Reproduce the lines starting at the one containing "Which item from" and ending at the one containing "Answer: the leafy", including both of those lines, with no changes.

Stored records
********************

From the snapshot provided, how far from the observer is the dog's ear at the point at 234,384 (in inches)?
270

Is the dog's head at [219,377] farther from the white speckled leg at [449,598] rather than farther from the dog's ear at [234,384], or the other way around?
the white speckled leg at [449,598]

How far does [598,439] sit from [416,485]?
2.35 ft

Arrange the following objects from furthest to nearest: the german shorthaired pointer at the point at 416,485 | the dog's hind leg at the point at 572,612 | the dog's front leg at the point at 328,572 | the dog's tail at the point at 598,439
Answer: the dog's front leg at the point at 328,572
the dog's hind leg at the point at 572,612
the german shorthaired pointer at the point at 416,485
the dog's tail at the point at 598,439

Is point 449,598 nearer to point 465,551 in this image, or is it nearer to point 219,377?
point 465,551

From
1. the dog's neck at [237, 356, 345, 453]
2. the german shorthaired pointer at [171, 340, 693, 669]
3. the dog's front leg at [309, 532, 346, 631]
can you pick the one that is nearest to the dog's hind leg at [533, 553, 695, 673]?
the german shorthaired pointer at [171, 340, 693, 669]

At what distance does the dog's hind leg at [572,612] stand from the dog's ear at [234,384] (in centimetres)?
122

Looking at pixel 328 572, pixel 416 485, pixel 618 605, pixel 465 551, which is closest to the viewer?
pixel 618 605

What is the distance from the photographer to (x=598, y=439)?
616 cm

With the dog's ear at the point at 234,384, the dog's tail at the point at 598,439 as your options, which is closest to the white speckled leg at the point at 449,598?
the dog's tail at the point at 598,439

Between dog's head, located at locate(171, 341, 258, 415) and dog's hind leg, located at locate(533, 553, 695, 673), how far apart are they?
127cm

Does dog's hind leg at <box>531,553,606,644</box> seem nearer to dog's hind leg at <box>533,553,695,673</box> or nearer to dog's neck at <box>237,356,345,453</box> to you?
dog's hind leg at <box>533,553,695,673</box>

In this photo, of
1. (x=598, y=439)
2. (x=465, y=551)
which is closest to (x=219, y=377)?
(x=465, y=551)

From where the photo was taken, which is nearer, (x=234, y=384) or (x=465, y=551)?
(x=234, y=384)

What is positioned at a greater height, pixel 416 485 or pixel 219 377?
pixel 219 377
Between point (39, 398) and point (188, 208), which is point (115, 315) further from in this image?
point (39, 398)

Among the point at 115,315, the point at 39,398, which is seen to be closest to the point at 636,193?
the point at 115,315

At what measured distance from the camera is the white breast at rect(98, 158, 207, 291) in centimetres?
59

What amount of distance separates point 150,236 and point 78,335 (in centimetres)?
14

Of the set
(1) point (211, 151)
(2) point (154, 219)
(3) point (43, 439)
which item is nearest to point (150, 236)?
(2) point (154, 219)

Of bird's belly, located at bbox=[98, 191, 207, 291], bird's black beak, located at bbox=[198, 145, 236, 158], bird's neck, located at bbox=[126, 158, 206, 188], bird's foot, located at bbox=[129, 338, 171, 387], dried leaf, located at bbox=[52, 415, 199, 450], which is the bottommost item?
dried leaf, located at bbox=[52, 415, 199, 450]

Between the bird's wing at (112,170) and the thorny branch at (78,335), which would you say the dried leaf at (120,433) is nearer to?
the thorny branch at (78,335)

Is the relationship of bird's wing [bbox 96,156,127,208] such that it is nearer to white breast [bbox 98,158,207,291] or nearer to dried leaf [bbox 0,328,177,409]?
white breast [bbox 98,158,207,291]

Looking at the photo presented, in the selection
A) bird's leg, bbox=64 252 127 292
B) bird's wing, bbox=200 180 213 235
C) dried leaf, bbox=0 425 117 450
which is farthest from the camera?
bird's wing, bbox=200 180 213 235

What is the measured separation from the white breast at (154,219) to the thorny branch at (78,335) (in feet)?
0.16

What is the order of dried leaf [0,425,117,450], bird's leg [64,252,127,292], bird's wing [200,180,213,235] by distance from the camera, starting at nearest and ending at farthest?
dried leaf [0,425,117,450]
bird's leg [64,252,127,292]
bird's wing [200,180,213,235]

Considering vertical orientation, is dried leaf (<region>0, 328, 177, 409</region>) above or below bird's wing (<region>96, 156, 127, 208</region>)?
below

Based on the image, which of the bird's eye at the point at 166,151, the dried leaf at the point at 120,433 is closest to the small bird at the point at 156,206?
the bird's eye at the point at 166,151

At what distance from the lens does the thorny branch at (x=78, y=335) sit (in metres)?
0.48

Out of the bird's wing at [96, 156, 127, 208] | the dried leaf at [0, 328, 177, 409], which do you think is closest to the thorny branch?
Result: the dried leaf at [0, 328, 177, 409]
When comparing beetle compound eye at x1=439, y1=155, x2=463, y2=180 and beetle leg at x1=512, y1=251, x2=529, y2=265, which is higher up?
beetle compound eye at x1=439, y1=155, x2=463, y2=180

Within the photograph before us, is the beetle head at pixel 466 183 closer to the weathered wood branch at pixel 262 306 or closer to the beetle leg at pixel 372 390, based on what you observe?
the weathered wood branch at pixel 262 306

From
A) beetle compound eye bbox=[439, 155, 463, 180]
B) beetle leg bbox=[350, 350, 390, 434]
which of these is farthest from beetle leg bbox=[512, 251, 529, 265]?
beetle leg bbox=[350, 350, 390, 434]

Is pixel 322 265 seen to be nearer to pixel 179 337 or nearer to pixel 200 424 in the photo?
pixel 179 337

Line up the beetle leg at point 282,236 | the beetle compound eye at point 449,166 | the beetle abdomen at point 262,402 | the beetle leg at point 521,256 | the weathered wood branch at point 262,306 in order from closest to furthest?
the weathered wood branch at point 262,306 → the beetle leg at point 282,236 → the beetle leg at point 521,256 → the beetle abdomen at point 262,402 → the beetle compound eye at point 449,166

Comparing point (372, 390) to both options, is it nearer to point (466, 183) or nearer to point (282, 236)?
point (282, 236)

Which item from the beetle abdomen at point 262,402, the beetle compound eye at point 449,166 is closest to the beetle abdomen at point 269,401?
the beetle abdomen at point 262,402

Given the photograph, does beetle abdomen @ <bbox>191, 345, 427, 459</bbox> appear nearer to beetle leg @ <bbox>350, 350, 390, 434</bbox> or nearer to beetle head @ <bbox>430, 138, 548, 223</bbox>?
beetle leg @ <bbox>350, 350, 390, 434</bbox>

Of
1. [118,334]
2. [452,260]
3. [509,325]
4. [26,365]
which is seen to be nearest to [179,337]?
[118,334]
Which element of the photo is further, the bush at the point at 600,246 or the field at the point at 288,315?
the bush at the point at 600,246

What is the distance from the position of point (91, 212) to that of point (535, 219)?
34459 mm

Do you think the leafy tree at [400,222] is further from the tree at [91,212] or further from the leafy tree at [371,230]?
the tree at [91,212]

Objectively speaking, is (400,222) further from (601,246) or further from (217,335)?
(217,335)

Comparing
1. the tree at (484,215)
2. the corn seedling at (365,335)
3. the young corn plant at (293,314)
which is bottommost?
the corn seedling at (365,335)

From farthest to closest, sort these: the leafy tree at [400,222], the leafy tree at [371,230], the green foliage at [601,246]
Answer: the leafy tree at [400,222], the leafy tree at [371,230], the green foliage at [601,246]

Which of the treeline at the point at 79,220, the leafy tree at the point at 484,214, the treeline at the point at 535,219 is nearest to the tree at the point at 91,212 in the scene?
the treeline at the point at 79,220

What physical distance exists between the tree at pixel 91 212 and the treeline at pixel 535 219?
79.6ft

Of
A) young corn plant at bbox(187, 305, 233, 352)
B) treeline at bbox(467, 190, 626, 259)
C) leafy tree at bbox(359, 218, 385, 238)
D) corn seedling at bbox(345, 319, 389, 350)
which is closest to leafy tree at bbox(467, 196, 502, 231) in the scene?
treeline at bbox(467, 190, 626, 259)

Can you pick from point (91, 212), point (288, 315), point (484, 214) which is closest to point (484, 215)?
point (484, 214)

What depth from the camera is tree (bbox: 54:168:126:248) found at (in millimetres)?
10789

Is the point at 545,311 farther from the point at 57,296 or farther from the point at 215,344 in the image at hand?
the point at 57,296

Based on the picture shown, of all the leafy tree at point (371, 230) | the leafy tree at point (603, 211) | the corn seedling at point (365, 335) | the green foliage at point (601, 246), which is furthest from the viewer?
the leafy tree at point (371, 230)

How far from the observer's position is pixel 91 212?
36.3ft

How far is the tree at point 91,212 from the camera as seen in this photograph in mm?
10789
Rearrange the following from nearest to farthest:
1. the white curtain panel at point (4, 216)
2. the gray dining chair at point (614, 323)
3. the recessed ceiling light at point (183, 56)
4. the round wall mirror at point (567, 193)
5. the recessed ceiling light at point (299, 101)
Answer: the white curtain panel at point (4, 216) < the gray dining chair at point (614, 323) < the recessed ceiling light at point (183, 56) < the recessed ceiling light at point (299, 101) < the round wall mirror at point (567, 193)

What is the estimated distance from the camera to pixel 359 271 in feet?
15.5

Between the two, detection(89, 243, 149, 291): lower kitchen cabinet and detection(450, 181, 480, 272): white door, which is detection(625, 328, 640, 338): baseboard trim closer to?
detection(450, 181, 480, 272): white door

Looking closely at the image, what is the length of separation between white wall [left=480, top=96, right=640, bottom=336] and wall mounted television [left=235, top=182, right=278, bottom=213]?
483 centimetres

********************

RESPONSE TO THE EXERCISE
Which item from the beetle abdomen at point 262,402, the beetle compound eye at point 449,166 is closest to the beetle abdomen at point 269,401?
the beetle abdomen at point 262,402

Given the photograph, does beetle abdomen @ <bbox>191, 345, 427, 459</bbox> appear nearer to beetle leg @ <bbox>350, 350, 390, 434</bbox> or nearer to beetle head @ <bbox>430, 138, 548, 223</bbox>?
beetle leg @ <bbox>350, 350, 390, 434</bbox>

Of
1. [118,334]
2. [452,260]
3. [509,325]
4. [26,365]
which is seen to be nearest to [179,337]?
[118,334]
Which element of the photo is further, the bush at the point at 600,246 or the field at the point at 288,315?
the bush at the point at 600,246

What is the distance from the position of point (91, 212) to that of point (535, 219)?
34459 mm

Do you think the leafy tree at [400,222] is further from the tree at [91,212] or further from the leafy tree at [371,230]?
the tree at [91,212]

Objectively speaking, is (400,222) further from (601,246) or further from (217,335)?
(217,335)

Comparing
1. the tree at (484,215)
2. the corn seedling at (365,335)
3. the young corn plant at (293,314)
which is bottommost?
the corn seedling at (365,335)

From farthest to closest, sort these: the leafy tree at [400,222], the leafy tree at [371,230], the green foliage at [601,246]
Answer: the leafy tree at [400,222], the leafy tree at [371,230], the green foliage at [601,246]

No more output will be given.